**Dokument:**
______
Heinolds Sparliste für SH

Polizisten, Sportler und Sozialverbände warnen vor neuen Einsparungen in SH

Polizisten, Sportler und Sozialverbände warnen vor neuen Einsparungen in SH

Polizisten, Sportler, Sozialverbände warnen vor Einsparungen

Kay Müller/shz.de
Kiel
Zuletzt aktualisiert um:
Wollen in den kommenden Jahren weiter sparen: Monika Heinold und ihr Staatssekretär Oliver Rabe. Foto: Michael Ruff/shz.de

Diesen Artikel vorlesen lassen.

Nachdem Finanzministerin Monika Heinold (Grüne) ihre Sparliste vorgelegt hat, fürchten Gewerkschaften und Verbände weitere Einschränkungen und machen mobil.

Zwei Herzen schlagen in Torsten Jägers Brust. „Auf der einen Seite sind wir sehr froh, dass die Haushaltssperre aufgehoben worden ist, denn die beiden Schockwochen, die sie ausgelöst hat, hat für sehr viel Unruhe bei den Kollegen gesorgt“, sagt der Vorsitzende der Gewerkschaft der Polizei. „Auf der anderen Seite sind wir natürlich über die fast 1,7 Millionen Euro Kürzungen im Bereich der Inneren Sicherheit nicht glücklich.“

Warum der gesellschaftliche Zusammenhalt gefährdet sein könnte

Wie viele andere Verbandsvertreter fürchtet Jäger, dass die Kürzungsliste, die Finanzministerin Monika Heinold einen Tag zuvor dem Finanzausschuss vorgelegt hat, nicht das Ende der Fahnenstange ist.
______
**Aufgabenmaterial:**
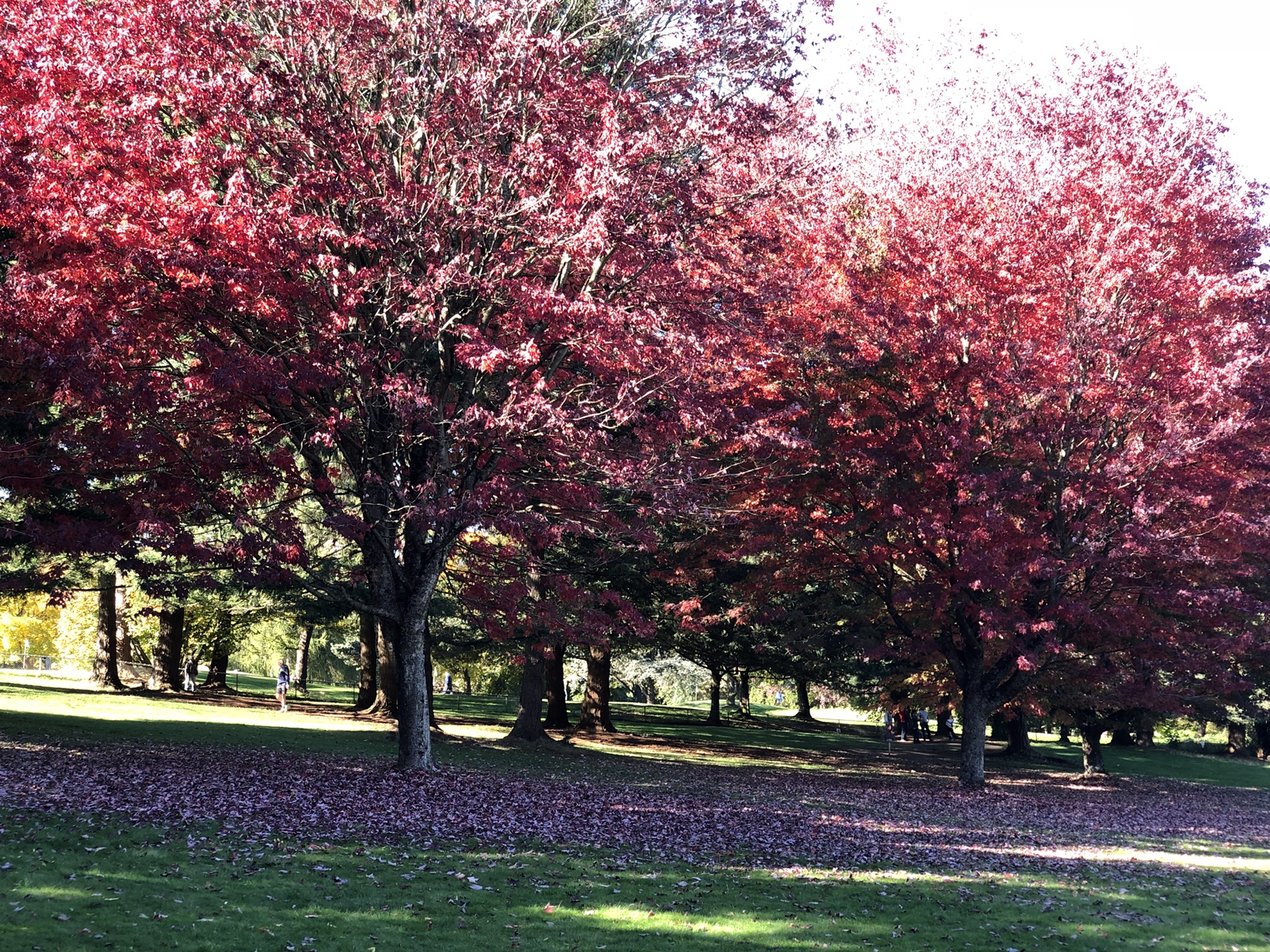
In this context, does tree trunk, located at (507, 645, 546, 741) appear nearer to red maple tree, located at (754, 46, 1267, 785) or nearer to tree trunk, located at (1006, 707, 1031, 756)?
red maple tree, located at (754, 46, 1267, 785)

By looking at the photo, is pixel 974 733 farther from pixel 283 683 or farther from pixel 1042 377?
pixel 283 683

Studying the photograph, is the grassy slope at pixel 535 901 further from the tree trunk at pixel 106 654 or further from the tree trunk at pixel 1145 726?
the tree trunk at pixel 106 654

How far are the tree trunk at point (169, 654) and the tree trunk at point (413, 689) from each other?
2457cm

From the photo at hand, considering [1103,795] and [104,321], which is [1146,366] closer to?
[1103,795]

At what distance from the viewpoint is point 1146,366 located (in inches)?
892

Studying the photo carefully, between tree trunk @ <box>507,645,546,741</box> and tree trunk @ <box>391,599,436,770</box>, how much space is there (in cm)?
1024

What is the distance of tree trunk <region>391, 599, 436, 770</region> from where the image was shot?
17.7 metres

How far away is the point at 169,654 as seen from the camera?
39844 millimetres

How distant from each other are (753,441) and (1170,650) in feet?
43.4

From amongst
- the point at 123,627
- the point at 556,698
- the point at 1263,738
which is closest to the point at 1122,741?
the point at 1263,738

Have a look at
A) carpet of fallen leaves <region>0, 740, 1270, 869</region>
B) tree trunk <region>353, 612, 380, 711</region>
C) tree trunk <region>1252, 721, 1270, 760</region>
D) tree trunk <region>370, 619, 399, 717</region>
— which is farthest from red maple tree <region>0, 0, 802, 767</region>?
tree trunk <region>1252, 721, 1270, 760</region>

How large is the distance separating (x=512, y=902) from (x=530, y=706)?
64.3 ft

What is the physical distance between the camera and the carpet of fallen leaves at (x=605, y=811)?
12.2 m

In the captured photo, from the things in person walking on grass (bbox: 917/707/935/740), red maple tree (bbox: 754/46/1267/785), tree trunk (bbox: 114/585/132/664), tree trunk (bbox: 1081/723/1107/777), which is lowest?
person walking on grass (bbox: 917/707/935/740)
______
**Auftrag A:** Kannst du aus dem Artikel über Heinolds Sparliste den Abschnitt abschreiben, beginnend bei „Zwei Herzen schlagen“ und endend bei „der Fahnenstange ist.“?
**Auftrag B:** Kannst du in den Datensätzen den Abschnitt aktualisieren, beginnend bei der Zeile mit „At what distance“ und endend mit dem Schluss der Datensätze, indem du „camera“ durch „observer“ ersetzt? Gib nur diesen Abschnitt aus, sonst unverändert.

**Antwort A:**
Zwei Herzen schlagen in Torsten Jägers Brust. „Auf der einen Seite sind wir sehr froh, dass die Haushaltssperre aufgehoben worden ist, denn die beiden Schockwochen, die sie ausgelöst hat, hat für sehr viel Unruhe bei den Kollegen gesorgt“, sagt der Vorsitzende der Gewerkschaft der Polizei. „Auf der anderen Seite sind wir natürlich über die fast 1,7 Millionen Euro Kürzungen im Bereich der Inneren Sicherheit nicht glücklich.“

Warum der gesellschaftliche Zusammenhalt gefährdet sein könnte

Wie viele andere Verbandsvertreter fürchtet Jäger, dass die Kürzungsliste, die Finanzministerin Monika Heinold einen Tag zuvor dem Finanzausschuss vorgelegt hat, nicht das Ende der Fahnenstange ist.

**Antwort B:**
At what distance from the viewpoint is point 1146,366 located (in inches)?
892

Studying the photo carefully, between tree trunk @ <box>507,645,546,741</box> and tree trunk @ <box>391,599,436,770</box>, how much space is there (in cm)?
1024

What is the distance of tree trunk <region>391, 599, 436, 770</region> from where the image was shot?
17.7 metres

How far away is the point at 169,654 as seen from the observer?
39844 millimetres

How distant from each other are (753,441) and (1170,650) in feet?
43.4

From amongst
- the point at 123,627
- the point at 556,698
- the point at 1263,738
which is closest to the point at 1122,741?
the point at 1263,738

Have a look at
A) carpet of fallen leaves <region>0, 740, 1270, 869</region>
B) tree trunk <region>353, 612, 380, 711</region>
C) tree trunk <region>1252, 721, 1270, 760</region>
D) tree trunk <region>370, 619, 399, 717</region>
— which is farthest from red maple tree <region>0, 0, 802, 767</region>?
tree trunk <region>1252, 721, 1270, 760</region>

How large is the distance separating (x=512, y=902) from (x=530, y=706)?
64.3 ft

What is the physical distance between the observer and the carpet of fallen leaves at (x=605, y=811)?
12.2 m

In the captured photo, from the things in person walking on grass (bbox: 917/707/935/740), red maple tree (bbox: 754/46/1267/785), tree trunk (bbox: 114/585/132/664), tree trunk (bbox: 1081/723/1107/777), which is lowest?
person walking on grass (bbox: 917/707/935/740)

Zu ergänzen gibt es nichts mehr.